Yes, ultimately the switch is just changing the datalayout. If this is just a short term thing for migration I think a global flag is fine. If you want to be able to swap these properly long term, this is a different arch name / TargetMachine.

I'm still not quite sure how clang's setting of data layout in the module plays with LLVM's. When they are out of sync, LLVM throws an error which suggests that we currently can't just have arbitrary datalayout specified by the module, it must also match LLVM's idea of the data layout used by particular back-end. At least, that's my understanding how things currently work. I might be wrong.

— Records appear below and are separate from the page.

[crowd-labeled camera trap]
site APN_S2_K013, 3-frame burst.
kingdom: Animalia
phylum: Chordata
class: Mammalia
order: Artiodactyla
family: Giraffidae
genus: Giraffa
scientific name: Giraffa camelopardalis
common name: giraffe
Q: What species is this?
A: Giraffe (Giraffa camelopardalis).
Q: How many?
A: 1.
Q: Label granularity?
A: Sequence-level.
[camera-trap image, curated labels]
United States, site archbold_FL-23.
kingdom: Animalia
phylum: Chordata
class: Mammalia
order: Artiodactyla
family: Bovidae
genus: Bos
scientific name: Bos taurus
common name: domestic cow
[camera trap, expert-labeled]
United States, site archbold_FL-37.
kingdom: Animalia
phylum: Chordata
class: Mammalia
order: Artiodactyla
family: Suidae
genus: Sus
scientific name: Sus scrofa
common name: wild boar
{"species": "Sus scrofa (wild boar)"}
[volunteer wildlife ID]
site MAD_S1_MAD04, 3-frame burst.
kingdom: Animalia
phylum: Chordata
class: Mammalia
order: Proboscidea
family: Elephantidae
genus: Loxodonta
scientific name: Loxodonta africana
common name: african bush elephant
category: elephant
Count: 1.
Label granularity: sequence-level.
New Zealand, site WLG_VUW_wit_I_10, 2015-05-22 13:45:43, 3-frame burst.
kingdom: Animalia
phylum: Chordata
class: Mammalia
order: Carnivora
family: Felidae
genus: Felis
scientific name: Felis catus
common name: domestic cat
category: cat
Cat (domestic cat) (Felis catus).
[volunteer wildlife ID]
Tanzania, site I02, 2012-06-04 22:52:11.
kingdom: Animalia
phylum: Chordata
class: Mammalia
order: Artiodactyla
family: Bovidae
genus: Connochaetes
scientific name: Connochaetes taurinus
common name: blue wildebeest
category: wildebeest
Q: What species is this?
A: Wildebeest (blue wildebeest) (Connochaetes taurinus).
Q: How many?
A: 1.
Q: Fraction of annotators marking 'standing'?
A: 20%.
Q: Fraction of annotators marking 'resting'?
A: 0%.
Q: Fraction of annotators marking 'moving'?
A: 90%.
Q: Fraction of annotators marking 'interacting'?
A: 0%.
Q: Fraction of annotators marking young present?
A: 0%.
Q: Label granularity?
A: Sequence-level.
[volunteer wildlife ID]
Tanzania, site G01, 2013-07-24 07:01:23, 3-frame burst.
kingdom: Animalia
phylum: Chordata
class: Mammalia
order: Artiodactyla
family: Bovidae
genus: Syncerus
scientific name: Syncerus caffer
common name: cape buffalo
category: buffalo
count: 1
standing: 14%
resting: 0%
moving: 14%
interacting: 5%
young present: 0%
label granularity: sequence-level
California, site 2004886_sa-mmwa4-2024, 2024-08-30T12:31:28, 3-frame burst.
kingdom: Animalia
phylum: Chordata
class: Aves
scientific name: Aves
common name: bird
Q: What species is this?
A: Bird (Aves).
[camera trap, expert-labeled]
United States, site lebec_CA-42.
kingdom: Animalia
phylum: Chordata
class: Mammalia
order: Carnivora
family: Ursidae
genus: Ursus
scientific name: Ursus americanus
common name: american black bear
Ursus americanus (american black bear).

In any case, I do want the short pointers to eventually become the default. However, it's a somewhat risky change, so I need an escape hatch to be able to test the changes without breaking everyone. I know of at least one issue in the split-GEP pass (will send a patch soon). There are likely more.

arsenm added a comment.May 3 2018, 1:59 PM
In D46147#1087005, @tra wrote:

Would it be possible to get rid of the flag entirely and make this controlled only by the data layout? That's defined on the module level.

Yes, ultimately the switch is just changing the datalayout. If this is just a short term thing for migration I think a global flag is fine. If you want to be able to swap these properly long term, this is a different arch name / TargetMachine.

I'm still not quite sure how clang's setting of data layout in the module plays with LLVM's. When they are out of sync, LLVM throws an error which suggests that we currently can't just have arbitrary datalayout specified by the module, it must also match LLVM's idea of the data layout used by particular back-end. At least, that's my understanding how things currently work. I might be wrong.

In any case, I do want the short pointers to eventually become the default. However, it's a somewhat risky change, so I need an escape hatch to be able to test the changes without breaking everyone. I know of at least one issue in the split-GEP pass (will send a patch soon). There are likely more.

You need to repeat the datalayout in clang as the target expects

This revision was automatically updated to reflect the committed changes.